* [SELECTED EXTRACT]
....................
ADDITIVE MIXING

Let's now look at the process of additive mixing. The richest screen colours are all obtained by combining the red (R), green (G) and blue (B) primaries two at a time. Mixing R and G without B generates a series of colours with positive y/b signals. When R and G are both at their full intensity, we see the result as bright yellow. This result is particularly surprising for artists used to the mixing of paints. Reducing one or other component shifts the yellow towards red and green respectively. Mixing the B and G phosphors together in various proportions creates a continuous range of hues with generally negative y/b and negative r/g, passing through a blue-green colour called cyan. R and B in various proportions generate a range of intermediate hues of negative y/b and positive r/g, passing through the red-violet colour we call magenta (Figure 4.3). Together these various combinations of two primaries at a time span the entire range of the hue circle.

Figure 4.3. Additive mixing of RGB colours.

Less saturated (i.e. more whitish) colours are produced by adding the third primary. The brightnesses of the RGB phosphors are configured so that when all three are at their maximum brightness, the mixture of light produced is seen as being neutral (white). Light is seen as being white whenever the mix of light wavelengths generates r/g and y/b signals that are both zero. You can explore all of these possible combinations using the interactive sliders in Figure 4.4.

Figure 4.4. Interactive demonstration of additive mixing of RGB screen colours. Sliders control the brightnesses of the R (top), G(middle) and B (bottom) screen phosphors. Copyright David Briggs and Ray Kristanto, 2007.

Mixing of projected light beams is another example of additive mixing, and produces the same results as those we saw with on-screen additive mixing (Figure 4.5).
....................
* [SUPPLIED ENTRIES]
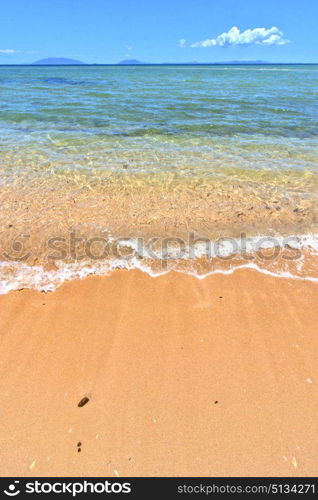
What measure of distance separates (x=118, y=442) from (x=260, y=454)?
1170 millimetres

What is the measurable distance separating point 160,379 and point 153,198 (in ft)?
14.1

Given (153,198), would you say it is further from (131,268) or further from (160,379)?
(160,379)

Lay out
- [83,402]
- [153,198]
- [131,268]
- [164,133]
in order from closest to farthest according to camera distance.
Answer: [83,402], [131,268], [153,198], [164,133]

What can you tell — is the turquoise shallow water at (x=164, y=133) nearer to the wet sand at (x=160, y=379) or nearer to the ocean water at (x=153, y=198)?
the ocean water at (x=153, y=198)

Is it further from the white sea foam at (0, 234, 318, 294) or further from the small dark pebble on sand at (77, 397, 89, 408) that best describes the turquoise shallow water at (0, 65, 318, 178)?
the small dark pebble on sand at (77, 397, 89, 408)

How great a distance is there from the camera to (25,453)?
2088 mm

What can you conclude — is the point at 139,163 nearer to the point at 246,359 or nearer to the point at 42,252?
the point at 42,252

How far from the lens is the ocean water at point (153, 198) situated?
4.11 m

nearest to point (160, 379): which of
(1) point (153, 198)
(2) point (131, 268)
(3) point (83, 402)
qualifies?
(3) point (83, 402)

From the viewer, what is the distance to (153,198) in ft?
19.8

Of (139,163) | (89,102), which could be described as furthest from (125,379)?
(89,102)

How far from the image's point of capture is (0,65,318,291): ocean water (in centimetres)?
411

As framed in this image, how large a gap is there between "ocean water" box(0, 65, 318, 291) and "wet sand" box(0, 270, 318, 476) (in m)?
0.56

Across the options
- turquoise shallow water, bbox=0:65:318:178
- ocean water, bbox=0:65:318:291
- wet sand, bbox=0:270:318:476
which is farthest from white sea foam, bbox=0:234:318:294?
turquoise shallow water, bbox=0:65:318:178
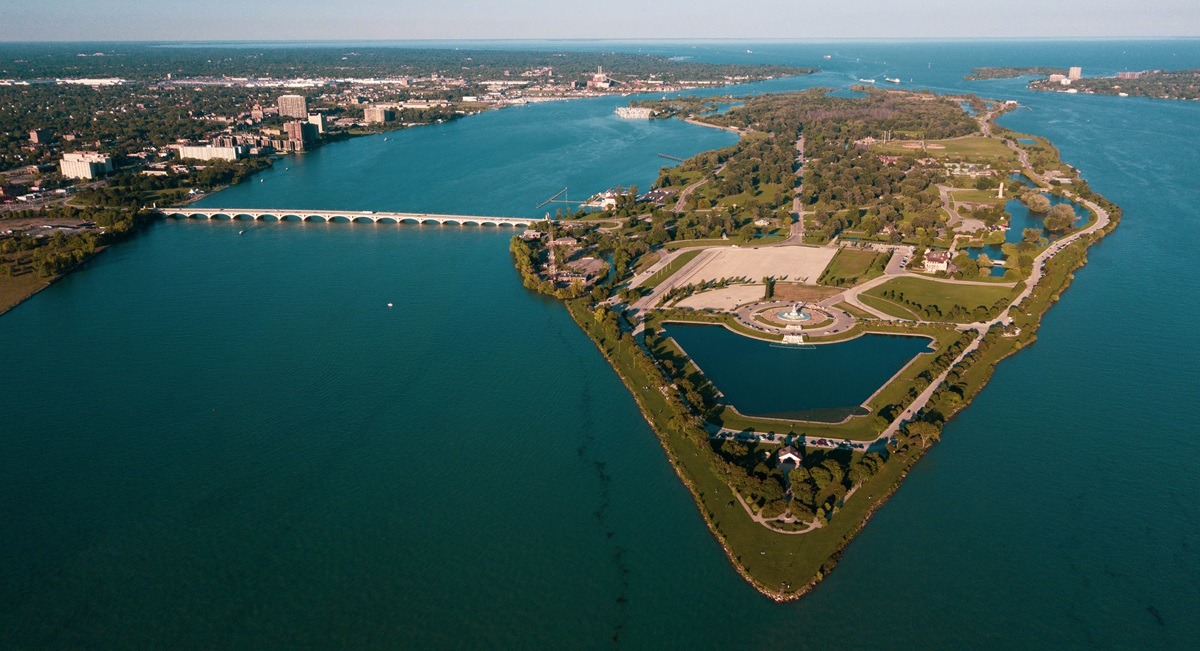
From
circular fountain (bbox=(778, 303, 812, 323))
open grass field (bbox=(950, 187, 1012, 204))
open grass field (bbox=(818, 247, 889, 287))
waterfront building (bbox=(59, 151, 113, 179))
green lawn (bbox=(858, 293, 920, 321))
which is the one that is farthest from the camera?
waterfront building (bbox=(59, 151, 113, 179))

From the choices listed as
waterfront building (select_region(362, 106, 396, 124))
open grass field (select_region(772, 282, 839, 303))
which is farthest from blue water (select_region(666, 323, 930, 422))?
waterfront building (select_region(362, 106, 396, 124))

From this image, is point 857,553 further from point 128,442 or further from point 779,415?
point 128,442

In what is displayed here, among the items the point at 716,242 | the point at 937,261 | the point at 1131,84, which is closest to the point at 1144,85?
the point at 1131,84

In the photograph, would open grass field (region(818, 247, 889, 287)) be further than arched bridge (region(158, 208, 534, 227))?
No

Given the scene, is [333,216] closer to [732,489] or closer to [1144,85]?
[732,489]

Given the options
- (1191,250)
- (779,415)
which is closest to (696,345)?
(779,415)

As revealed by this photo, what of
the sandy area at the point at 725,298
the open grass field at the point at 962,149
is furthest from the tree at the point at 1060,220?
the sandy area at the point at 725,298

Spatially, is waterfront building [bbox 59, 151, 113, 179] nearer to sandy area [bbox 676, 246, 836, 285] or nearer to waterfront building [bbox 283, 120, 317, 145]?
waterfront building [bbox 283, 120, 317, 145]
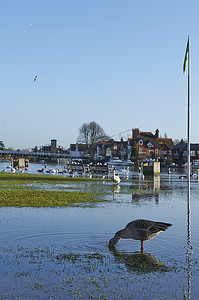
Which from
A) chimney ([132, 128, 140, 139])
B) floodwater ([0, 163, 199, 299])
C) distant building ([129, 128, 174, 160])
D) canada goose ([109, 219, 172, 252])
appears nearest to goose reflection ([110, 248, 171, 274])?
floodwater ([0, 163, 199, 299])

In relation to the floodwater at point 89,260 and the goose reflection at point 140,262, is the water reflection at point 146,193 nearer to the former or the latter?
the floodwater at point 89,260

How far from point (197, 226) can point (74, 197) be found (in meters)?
....................
* [EXERCISE] Reproduce the passage on additive mixing from the top of the page in full, word for word and with its original line breaks.

* [TASK ANSWER]
ADDITIVE MIXING

Let's now look at the process of additive mixing. The richest screen colours are all obtained by combining the red (R), green (G) and blue (B) primaries two at a time. Mixing R and G without B generates a series of colours with positive y/b signals. When R and G are both at their full intensity, we see the result as bright yellow. This result is particularly surprising for artists used to the mixing of paints. Reducing one or other component shifts the yellow towards red and green respectively. Mixing the B and G phosphors together in various proportions creates a continuous range of hues with generally negative y/b and negative r/g, passing through a blue-green colour called cyan. R and B in various proportions generate a range of intermediate hues of negative y/b and positive r/g, passing through the red-violet colour we call magenta (Figure 4.3). Together these various combinations of two primaries at a time span the entire range of the hue circle.

Figure 4.3. Additive mixing of RGB colours.

Less saturated (i.e. more whitish) colours are produced by adding the third primary. The brightnesses of the RGB phosphors are configured so that when all three are at their maximum brightness, the mixture of light produced is seen as being neutral (white). Light is seen as being white whenever the mix of light wavelengths generates r/g and y/b signals that are both zero. You can explore all of these possible combinations using the interactive sliders in Figure 4.4.

Figure 4.4. Interactive demonstration of additive mixing of RGB screen colours. Sliders control the brightnesses of the R (top), G(middle) and B (bottom) screen phosphors. Copyright David Briggs and Ray Kristanto, 2007.

Mixing of projected light beams is another example of additive mixing, and produces the same results as those we saw with on-screen additive mixing (Figure 4.5).